La Presidenza del Consiglio dei Ministri, guardando al futuro immediato del Paese, ha delineato le nuove linee del bilancio previsionale per l’anno 2024, presentando un progetto finanziario che punta decisamente verso la risposta a situazioni di emergenza e il sostegno alle fasce più vulnerabili della popolazione.
Stando a quanto pubblicato sul sito del governo, l’allocazione complessiva del budget ammonta a circa 5,38 miliardi di euro, con un occhio particolarmente attento verso settori come la gestione di eventi emergenziali – inclusi quelli legati a calamità naturali e la crisi ucraina – e le politiche per le disabilità, tanto da notarsi un significativo incremento di fondi destinati a tali aree.
Più nel dettaglio, si evidenzia un aumento di 370 milioni di euro per affrontare calamità, prevenzione e contrasto di incendi boschivi, supporto alla situazione emergenziale in Ucraina, ed opere di ricostruzione nelle zone devastate dal terremoto del 2012. È inoltre da sottolineare la particolare attenzione per il sistema IT Alert, che costituisce un pilastro del piano di allarme pubblico nazionale.
Impressionante appare anche l’incremento di risorse destinate all’Agenzia spaziale europea, con quasi 190 milioni di euro all’attivo, cifra che denota un’aspirazione all’avanguardia tecnologica e alla proiezione dell’Italia nel contesto spaziale globale.

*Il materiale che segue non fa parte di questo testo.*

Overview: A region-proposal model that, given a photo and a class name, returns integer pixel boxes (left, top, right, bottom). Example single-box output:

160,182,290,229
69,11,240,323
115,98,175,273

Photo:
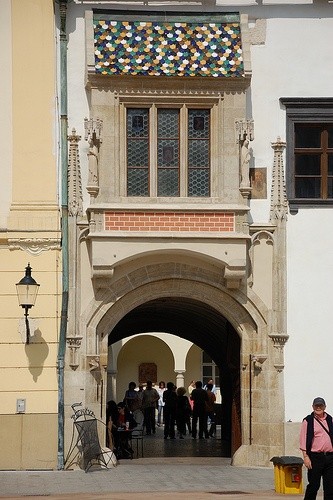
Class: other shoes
170,435,176,439
179,436,184,439
208,432,214,437
164,434,168,439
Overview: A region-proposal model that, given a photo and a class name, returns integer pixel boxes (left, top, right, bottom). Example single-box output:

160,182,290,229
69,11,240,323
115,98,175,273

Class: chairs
130,414,146,458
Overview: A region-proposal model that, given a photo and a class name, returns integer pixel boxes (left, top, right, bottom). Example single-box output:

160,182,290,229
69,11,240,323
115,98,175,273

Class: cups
126,421,129,430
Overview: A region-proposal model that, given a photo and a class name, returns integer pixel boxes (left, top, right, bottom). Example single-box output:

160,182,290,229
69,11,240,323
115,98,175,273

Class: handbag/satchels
185,397,192,417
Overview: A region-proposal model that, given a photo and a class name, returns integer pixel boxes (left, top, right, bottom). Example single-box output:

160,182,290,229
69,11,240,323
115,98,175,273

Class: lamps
16,262,41,345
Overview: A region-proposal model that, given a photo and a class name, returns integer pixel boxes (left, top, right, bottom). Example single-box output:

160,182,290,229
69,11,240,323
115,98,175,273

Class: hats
312,397,325,405
147,380,153,384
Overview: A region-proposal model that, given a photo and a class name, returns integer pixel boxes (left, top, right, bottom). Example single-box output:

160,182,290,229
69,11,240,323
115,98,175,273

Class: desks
115,430,133,459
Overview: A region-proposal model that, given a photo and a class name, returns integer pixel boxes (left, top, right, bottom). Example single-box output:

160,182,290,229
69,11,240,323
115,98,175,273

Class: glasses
314,404,325,407
117,407,122,410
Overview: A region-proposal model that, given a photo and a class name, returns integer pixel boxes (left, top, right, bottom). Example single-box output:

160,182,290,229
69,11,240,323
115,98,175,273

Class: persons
240,140,253,189
106,399,145,458
301,397,332,499
163,382,190,440
125,381,167,436
87,139,99,185
187,377,216,440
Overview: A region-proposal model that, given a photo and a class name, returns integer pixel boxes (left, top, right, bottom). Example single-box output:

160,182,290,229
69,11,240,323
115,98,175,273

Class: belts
312,451,333,455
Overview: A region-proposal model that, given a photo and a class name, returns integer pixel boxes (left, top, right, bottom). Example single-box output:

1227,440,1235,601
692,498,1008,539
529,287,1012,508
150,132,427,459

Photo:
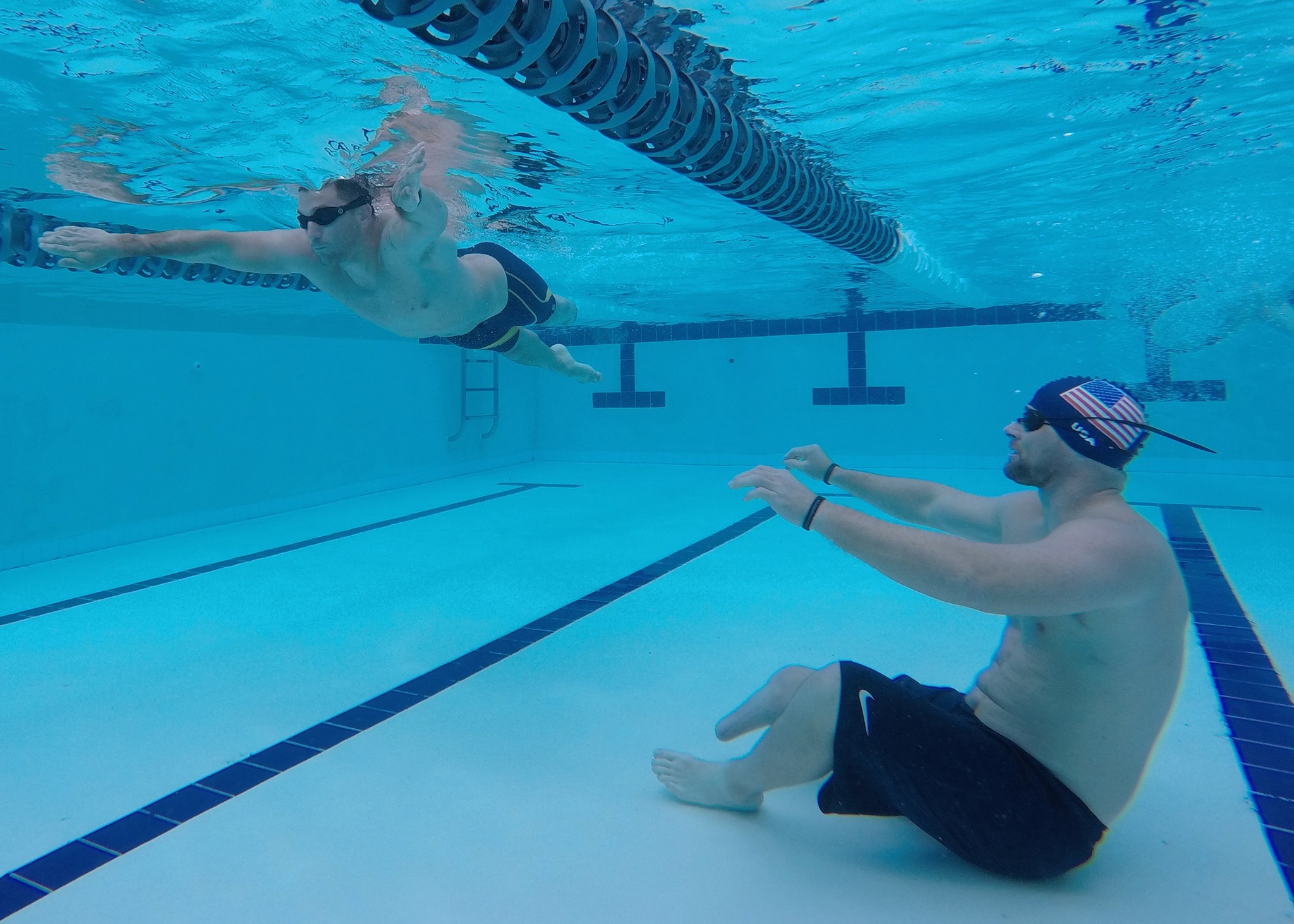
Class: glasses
296,194,370,229
1018,410,1134,460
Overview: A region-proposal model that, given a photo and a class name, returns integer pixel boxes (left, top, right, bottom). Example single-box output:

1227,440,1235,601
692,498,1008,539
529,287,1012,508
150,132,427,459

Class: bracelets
802,495,827,531
823,463,840,485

Nel campo della tutela sociale, il Governo non ha trascurato le tematiche legate alla disabilità, con un trasferimento pluriennale di oltre 320 milioni previsto per l’attuazione di nuove leggi dedicate a quest’ambito. A confermare l’impegno in tale direzione si registra anche l’aumento di fondi per il Fondo per le politiche per le pari opportunità, con una crescita di 15 milioni di euro.
Tuttavia, il bilancio annuncia anche alcune riduzioni. Si riducono le risorse per le celebrazioni nazionali e l’attuazione dell’agenda digitale italiana, oltre ai contenziosi. Ciò segna un’inevitabile riorientazione delle finanze statali che lascia presagire una possibile rivisitazione delle priorità nazionali.
Infine, l’amministrazione governativa ha espresso un impegno nell’ottimizzazione delle proprie spese: il piano prevede infatti un risparmio di 24 milioni di euro, sul solco della continuità con la “spending review” che vede il riportare all’erario circa 50 milioni di euro all’anno.
Mentre alcuni settori come lo sport e l’infrastruttura territoriale subiscono delle contrazioni, soprattutto legate al posticipato investimento per le Olimpiadi invernali 2026, Palazzo Chigi sta manifestando una crescente predisposizione all’investimento in ambiti cruciali come la prevenzione del rischio sismico e la lotta alle dipendenze.
Il bilancio previsionale 2024 della Presidenza del Consiglio si configura come una dichiarazione di intenti chiara, in cui la resilienza nazionale e il supporto ai gruppi sociali vulnerabili vengono privilegiati rispetto al mantenimento di spese considerate meno imprescindibili. Resta da vedere come questa manovra finanziaria impatterà sul tessuto socio-economico del Paese nei mesi a venire.